First: "Women's fiction" is a genre. It may be a genre with a problematic name, but it can line up with Sci-Fi, Mystery, and Romance with their similarly problematic names. Genre names are problematic; they often prescribe rather than describe, and seem to overly limit what goes on in their boundaries.
But, more importantly: "Women's fiction" does not mean the same thing as "fiction written by women." Sidney Sheldon wrote women's fiction. Nicholas Sparks does so today. The Bridges of Madison County, one of the biggest bestsellers in women's fiction history, was also by a man, Robert James Waller. A number of men write women's fiction, because they understand the history and boundaries of the genre and tell stories that the audience for that genre really loves.
Yes, there is plenty of sexism in publishing (as in the world at large). The fact that a major and hugely bestselling genre of fiction with several distinct threads -- the big ones: bildungsroman about women whether serious or comedic, "group of women" stories, and family sagas -- has such a reductive title does show that legacy of sexism. And, yes, maybe this is a genre name that you'd like to change. (At which the proponents of Speculative Fiction laugh a bitter chuckle and the Crime Fiction boosters look only slightly smug -- it's difficult to change what people call something.)

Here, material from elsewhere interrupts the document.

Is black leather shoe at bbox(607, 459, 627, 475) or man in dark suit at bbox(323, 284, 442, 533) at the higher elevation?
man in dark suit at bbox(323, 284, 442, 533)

But it's not called women's fiction because only women write it. It's called women's fiction because the assumption is that only women read it -- and that's the gendered behavior to attack. The real issue is that publishing, and the world in general, thinks that the story of a young man growing up and finding love is literature, while the same story about a young woman is chick-lit. That is the real problem: the assumption that women's lives are for women, while men's lives are for everyone. (And that sexism seems to be even worse, and more smug, on Harris's side of the Atlantic than it is on mine.)
Also, as to Joanne Harris's assumption that only women get attacked by ignorant readers, just try googling any random male writer you like and the word "plagiarism" to be proven wrong. I tried it with one of her examples, Neil Gaiman, and quickly got to this page, where various message-board idiots accuse him of ripping off Miayzaki and Douglas Adams. Those idiots are no more correct than the idiots complaining about Harris -- though, as we've seen in other areas, there are likely more idiots complaining about women, and those idiots are more likely to use gendered terms and threats of violence when directly communicating with those women.